◆ **ARBEITSAUFTRAG 1**
Beantworten Sie anhand des Textauszugs über den Rückzug der Rettungsschiffe vor Libyen die folgenden Fragen.
(a) Wie heißt das Schiff, dessen Seenotrettungsaktivitäten vor der Küste Libyens Ärzte ohne Grenzen einstellt?
(b) Wie viele aus Seenot gerettete Migranten hatte dieses Schiff Ende Mai an Bord?
(c) Welches Schiff will Ärzte ohne Grenzen weiterhin unterstützen?
◆ **ARBEITSAUFTRAG 2**
Setzen Sie den Textauszug über den Rückzug der Rettungsschiffe vor Libyen mit einigen Sätzen im gleichen Stil fort.

Zwei NGOs haben nun darauf mit einem vorläufigen Rückzug ihrer Schiffe reagiert. Als Begründung gaben sowohl die französische Organisation Ärzte ohne Grenzen wie deutsche NGO Sea Eye eine "veränderte Sicherheitslage" an.

Die Organisation Ärzte ohne Grenzen, französisch Médecins sans frontières (MSF), reagierte als erste. Am gestrigen Samstag gab sie bekannt, dass die Seenotrettungs-Aktivitäten ihres Schiffes Prudence vor der Küste Libyens eingestellt werden.

Sicherheitsrisiken durch robuste Einsätze der libyschen Küstenwache

Die zuständige Seenotrettungsleitstelle (MRCC) in Rom habe die MSF direkt nach der Ankündigung der libyschen Marine auf die Sicherheitsrisiken, die damit für die Einsätze der NGOs verbunden seien, aufmerksam gemacht, erklärt die NGO MSF auf ihrer Homepage. Das Statement der libyschen Marine enthalte eine Drohung der libyschen Küstenwache angesichts möglicher Aufeinandertreffen mit NGO-Schiffen in der Zone.

Wo deren Grenzen genau liegen, ist nicht bislang nicht bekannt. MSF spricht von "internationalen Gewässern", die gemeint seien. Wie das hoheitsrechtlich zu bewerten ist, dafür stehen die Einschätzungen noch aus. Es ist ein politischer Akt, der eine Kursänderung signalisiert. Die libysche Marine will mit Unterstützung und der Mitwirkung Italiens, das der libysche Küstenwache mit zwei eigenen Schiffen auf Bitten des libyschen Regierungschefs Sarradsch aushilft, nun entschiedener gegen die NGOs vorgehen.

Das Ärzte-ohne-Grenzen-Schiff "Prudence" ist das größte NGO-Rettungsschiff, das bis dato im Mittelmeer Aktionen durchführte. Ende Mai hatte es 1.500 aus Seenot gerettete Migranten an Bord, ein "Rekord", berichtet Le Monde.

Gänzlich einstellen werden Ärzte ohne Grenzen ihre Aktivitäten vor der libysche Küste nicht, man werde weiterhin die Aquarius, ein Schiff der NGO SOS Méditerranée, unterstützen, um deren Kapazitäten zur Seenotrettung aufrechtzuerhalten.

(Gespeicherte Datensatzeinträge)
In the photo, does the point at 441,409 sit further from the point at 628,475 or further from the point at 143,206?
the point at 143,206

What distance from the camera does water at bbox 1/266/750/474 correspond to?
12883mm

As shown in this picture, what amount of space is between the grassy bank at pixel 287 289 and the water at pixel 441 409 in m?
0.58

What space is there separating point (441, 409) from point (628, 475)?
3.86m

◆ **LÖSUNG 1**
(a) Prudence
(b) 1.500
(c) Die Aquarius, ein Schiff der NGO SOS Méditerranée

◆ **LÖSUNG 2**
Am heutigen Sonntag zog die deutsche NGO Sea Eye nach. Sie hat, wie aus ihrer Erklärung hervorgeht, "schweren Herzens" beschlossen, die "geplanten Rettungsmissionen im Mittelmeer vorerst auszusetzen". Die NGO hatte bislang zwei kleinere Schiffe im Einsatz, die Sea-Eye und die Seefuchs.

Der Gründer der Organisation Michael Buschheuer begründete, wie zuvor die Ärzte ohne Grenzen, die Entscheidung mit der veränderten Sicherheitslage: "Eine Fortsetzung unserer Rettungsarbeiten ist unter diesen Umständen aktuell nicht möglich. Wir können dies auch gegenüber unseren Crews nicht mehr verantworten."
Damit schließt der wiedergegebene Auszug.